Don’t worry too much if you couldn’t follow the above, here is an example that illustrates the strength of the theorem, in this case resulting in a surprising conclusion.
Suppose that a certain cancer has an incidence of one in a hundred, so the prior probability [p] that you have it is 1%. Suppose further that a new test for cancer has been developed, and has an accuracy of 99%. If you are unfortunate enough to test positive, an unsettling piece of information we can designate [I], what is the posterior probability [p’] that you really do have cancer? How much should you worry? The unexpected answer can be derived by use of Bayes’ theorem.
The number labelled [p(C¦I)] is the likelihood that if you really had cancer, the test result would be positive. Since the test is so good, that probability is very high, so we set [p(C¦I)] at approximately equal to one. Now for the last element, [p(I)]. Out of a hundred people, one is expected to have cancer, and would probably test positive, while approximately one other healthy person, will give a ‘false positive’ because the test errs once in one hundred cases.
Therefore, on average two people in a hundred will test positive. This means that when you take the test you can expect a 2% chance of a positive test outcome. The multiplying factor in Bayes’ theorem is therefore approximately [p(C¦I)/p(I) = 1/(2%)]. The probability that you are really ill, calculated as the prior probability times the Bayes factor is [px = p(C¦I)/p(I) = (1%)/(2%) = 1/2]. The chance that you are ill is just 50% – or should that be the chance you are well is 50%, even though the test, which was inferred to be virtually infallible, was positive! If this is extended to a sample of 10,000 people in which 99 have cancer, 198 people will be told they have cancer.

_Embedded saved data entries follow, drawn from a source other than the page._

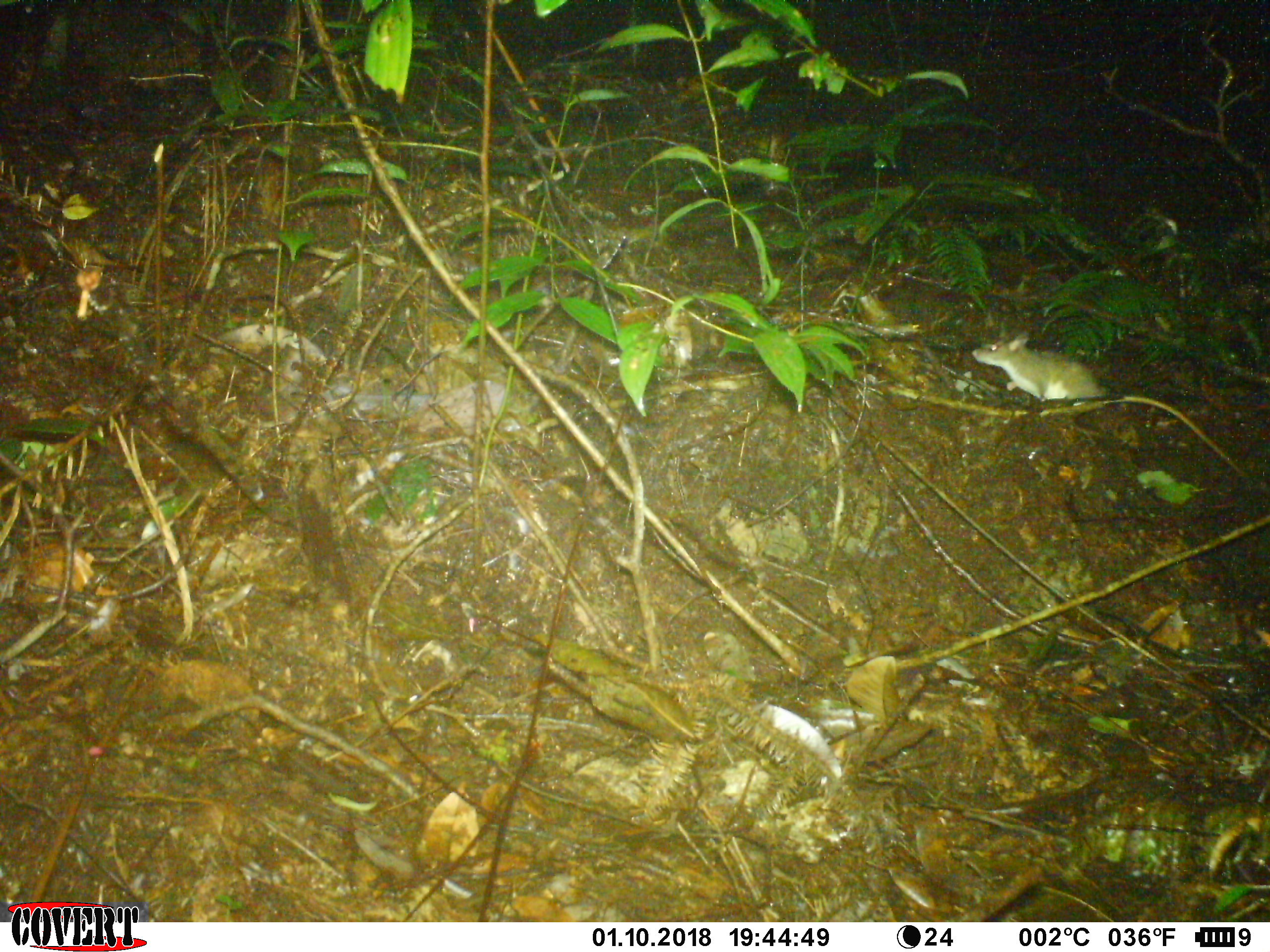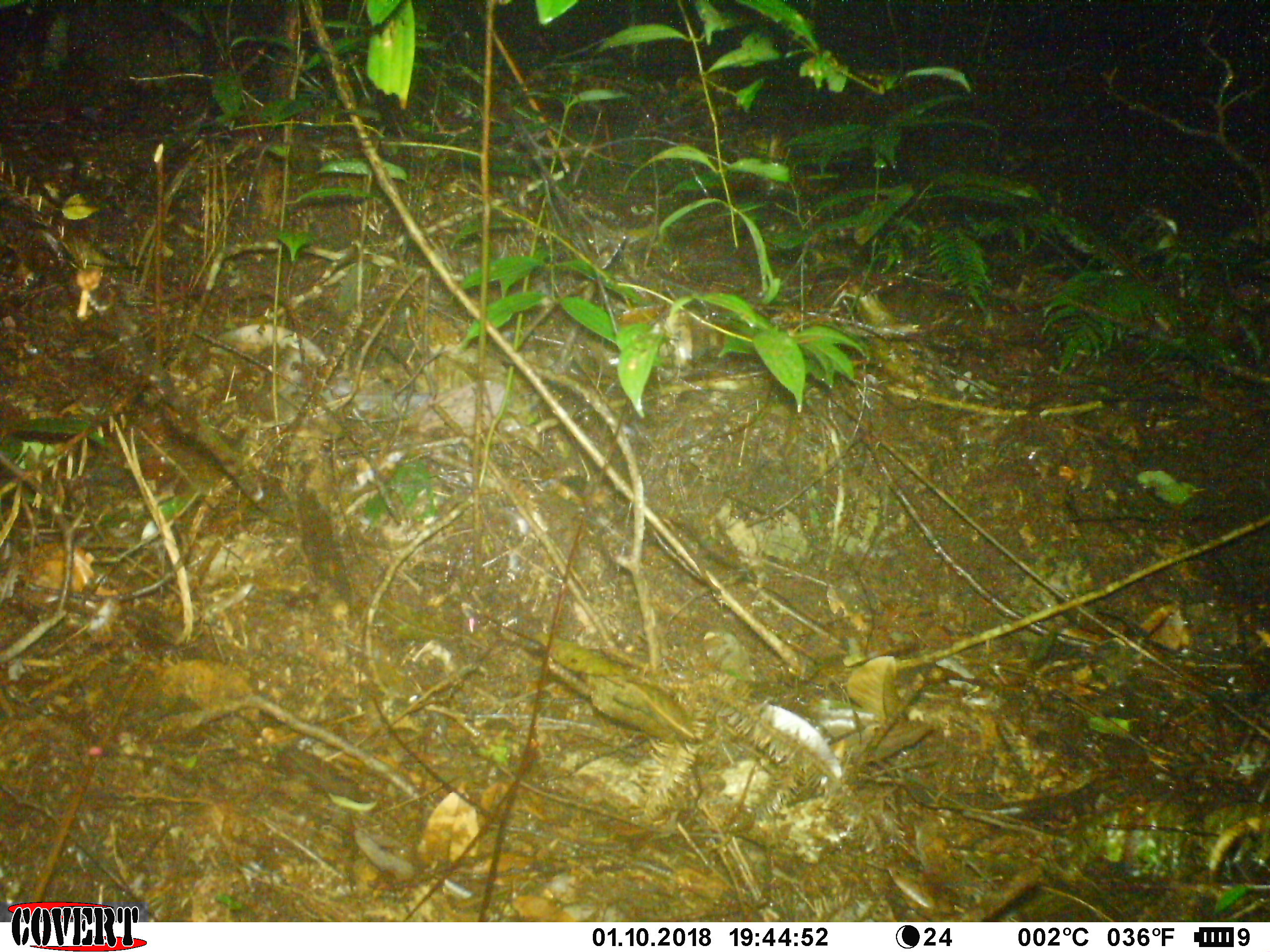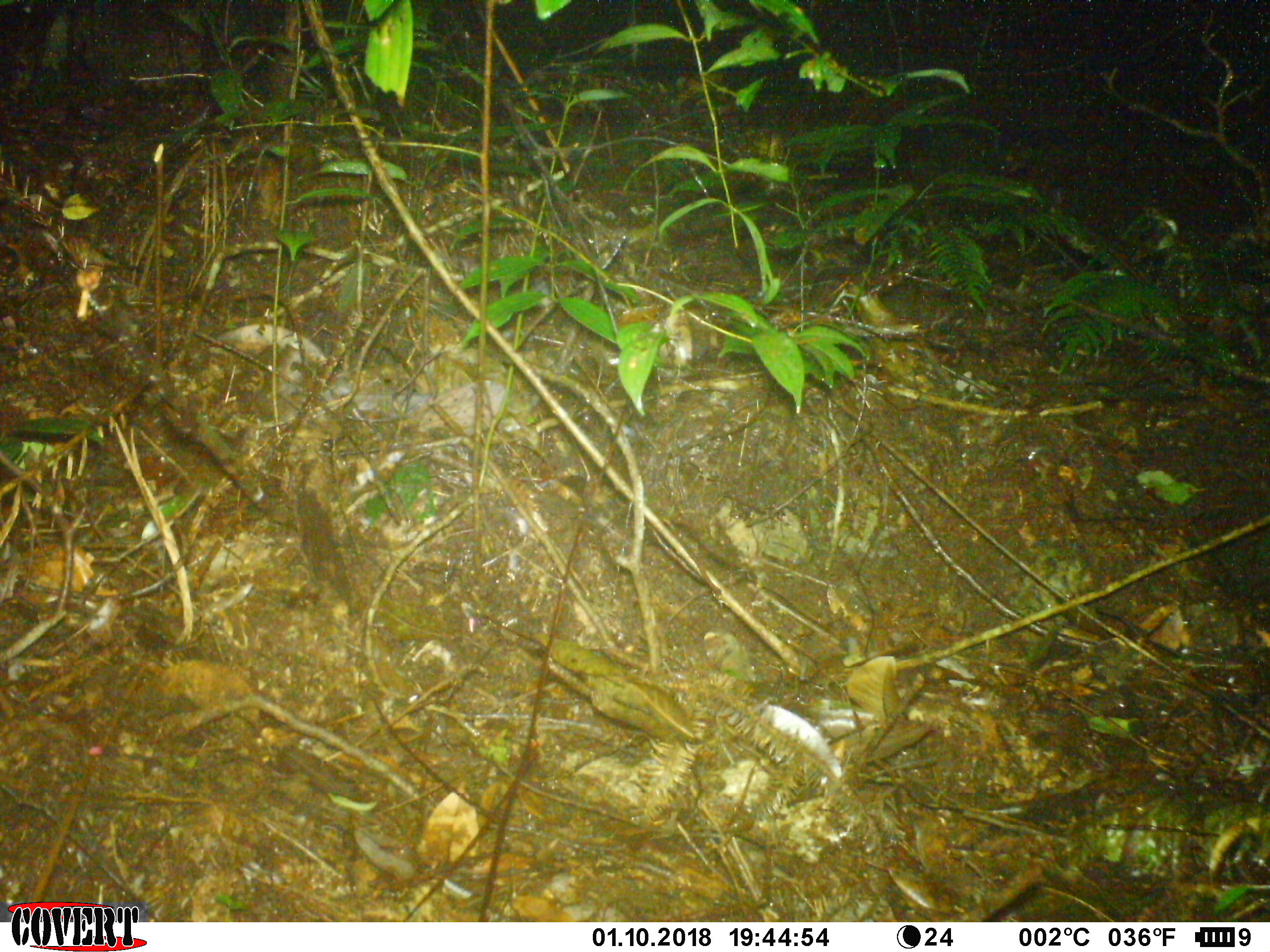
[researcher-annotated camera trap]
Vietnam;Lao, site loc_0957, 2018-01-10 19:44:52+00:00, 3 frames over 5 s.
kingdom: Animalia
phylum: Chordata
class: Mammalia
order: Rodentia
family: Muridae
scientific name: Muridae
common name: old-world mice and rats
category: unidentified murid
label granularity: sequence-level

OK, aside from a few engineers and scientists, most of us shouldn’t need to turn to Bayes that often! However, we do need to have a good handle on the concept of ‘rational probabilities’ not only so we can believe in our own work – even when based upon little more than guesses, but also so to be able to defend their use in our risk assessment studies. It is reassuring to know that guesses – albeit considered guesses – can also have a sound mathematical basis!